Esperei o encerramento do Anime Summit para escrever algumas palavrinhas sobre a 5ª edição do evento. Estive lá no sábado. O evento começou na sexta-feira e terminou hoje. A expectativa, segundo o Correio Braziliense, era de 90 mil pessoas participando; não me surpreenderia se a audiência fosse ainda maior. Ontem, quando saí do evento, isso lá pelas 15 horas, a fila enorme estava dando voltas debaixo do sol inclemente de Brasília. Sim, sem exagero, era uma fila tão maluca que não dava para saber onde começava e onde terminava. Se eu estivesse chegando naquela hora, eu iria embora sem pensar duas vezes. Este ano, além das meias-entradas obrigatórias e da gratuidade para cosplayers, havia a modalidade de ingresso solidário. Você levava dois quilos de alimento não perecível ou dois mangás em bom estado e entrava de graça. Acredito que essas gratuidades foram um estímulo a mais para a adesão.
O Anime Summit é o maior evento otaku-geek-whatever de Brasília. Há eventos menores, pequenos, na verdade, mas o Anime Summit é o que mais mobiliza público. Não tenho certeza de que fui a todos eles, acredito ter perdido um. Normalmente, o evento é no Pavilhão de Exposições do Parque da Cidade. Não é uma lindeza, mas é amplo, ventilado e fica em um lugar fresco. A escolha desse ano de levar o evento para o Complexo Cultural da República, bem na Esplanada dos Ministérios, centro de Brasília, não foi lá uma boa ideia. A seca já começou; estava quente e o sol não aliviou nem um pouco.

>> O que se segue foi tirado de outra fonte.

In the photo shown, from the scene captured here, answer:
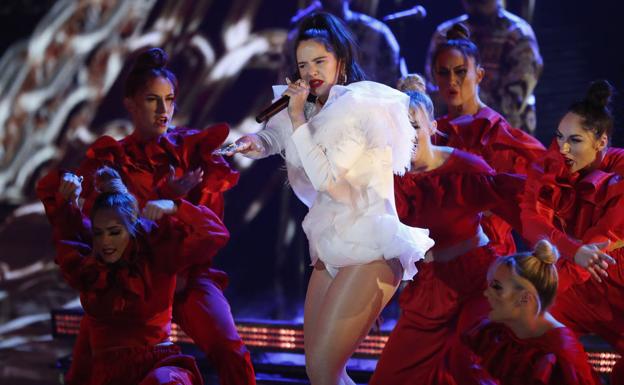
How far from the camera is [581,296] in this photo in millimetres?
3514

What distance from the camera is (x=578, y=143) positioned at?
3494mm

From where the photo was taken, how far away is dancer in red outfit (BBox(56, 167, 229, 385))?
133 inches

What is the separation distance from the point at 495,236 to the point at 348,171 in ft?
3.98

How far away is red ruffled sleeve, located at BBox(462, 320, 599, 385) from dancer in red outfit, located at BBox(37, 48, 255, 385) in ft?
3.23

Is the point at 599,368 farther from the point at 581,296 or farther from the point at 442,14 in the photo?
the point at 442,14

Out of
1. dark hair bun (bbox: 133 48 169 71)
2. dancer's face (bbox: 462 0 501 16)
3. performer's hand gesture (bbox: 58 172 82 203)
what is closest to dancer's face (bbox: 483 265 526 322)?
performer's hand gesture (bbox: 58 172 82 203)

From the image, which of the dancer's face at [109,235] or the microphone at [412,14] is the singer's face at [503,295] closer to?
the dancer's face at [109,235]

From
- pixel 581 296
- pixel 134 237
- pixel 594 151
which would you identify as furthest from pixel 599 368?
pixel 134 237

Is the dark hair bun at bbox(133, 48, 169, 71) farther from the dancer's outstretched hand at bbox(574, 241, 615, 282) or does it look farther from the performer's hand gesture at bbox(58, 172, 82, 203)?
the dancer's outstretched hand at bbox(574, 241, 615, 282)

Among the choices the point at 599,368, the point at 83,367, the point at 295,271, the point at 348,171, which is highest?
the point at 348,171

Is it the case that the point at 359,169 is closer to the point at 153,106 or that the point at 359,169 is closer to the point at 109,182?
the point at 109,182

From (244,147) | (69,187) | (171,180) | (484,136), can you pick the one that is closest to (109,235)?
(69,187)

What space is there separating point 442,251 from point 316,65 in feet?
2.74

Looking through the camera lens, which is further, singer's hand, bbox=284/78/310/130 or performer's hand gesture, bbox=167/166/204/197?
performer's hand gesture, bbox=167/166/204/197
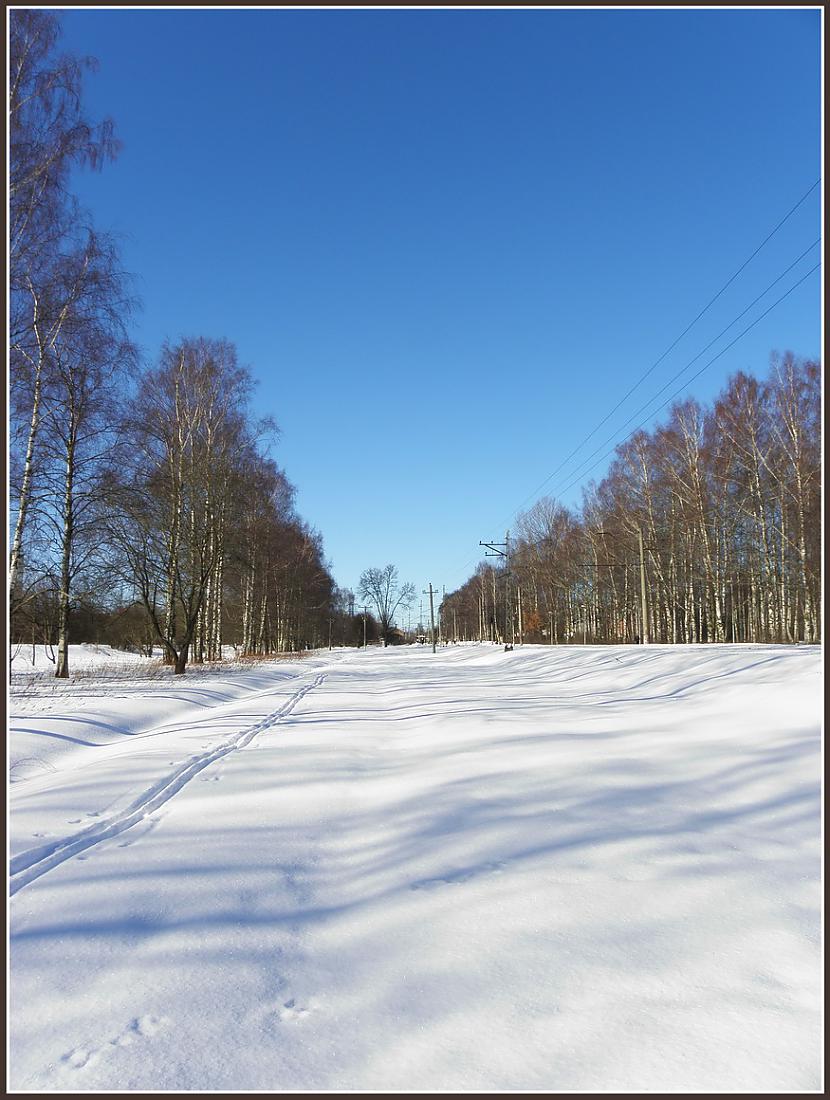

| Bati essa foto bem antes dos portões abrirem. |
Eu cheguei muito cedo ao evento. Apliquei prova pela manhã e às 11h30 já estava na Esplanada. Como não iria ficar de pé no sol em uma fila desnecessária, simplesmente caminhei até a Catedral de Brasília. Acho menos cansativo andar no sol do que ficar de pé. Quando voltei, eram por volta de 12h20. Não havia fila. Entrei e o abafamento na parte onde estava a área de games já me pareceu quente demais lá dentro, mas o calor era mais nessa entrada mesmo. Quando meu marido e minha filha chegaram, já eram mais de 13h; ainda não havia fila, por isso, me pareceu tão insana a fila montada depois que saí.
Dentro do evento, foi ficando cada vez mais cheio e eu detesto aglomeração. Fico sempre imaginando o que aconteceria se uma confusão começasse e as saídas de emergência não pareciam capazes de dar conta de tanta gente. Sim, eu sou neurótica com essas coisas. Comprar comida era uma missão que exigia paciência; meu marido não tem nenhuma. Minha filha, que é muito empolgada com o evento, estava mal-humorada e começou a reclamar de dor de cabeça. Até tentei estimulá-la a ficar mais um pouco, porque ela geralmente fica lá nas barraquinhas dos artistas e sempre quer comprar adesivos, botons e outras coisinhas. Só que ela queria ir embora.
Realmente espero que essa ideia de colocar o evento na Esplanada seja abandonada no ano que vem e que o Festival do Japão, que é promovido pela mesma organização, continue no Parque da Cidade. Pode ficar bonito fazer vídeos e fotos de mostrando um lugar apinhado de gente, mas não é confortável e me parece pouco seguro. Ainda assim, sei que foi um sucesso, os mais jovens, salvo a minha filha, pareciam empolgados, quanto a mim, só conseguia sentir falta do velho KODAMA, que, pelo menos no meu coração, continua sendo o melhor evento do gênero do Distrito Federal que nenhum substituto em maior escala, como o Anime Summit, consegue igualar.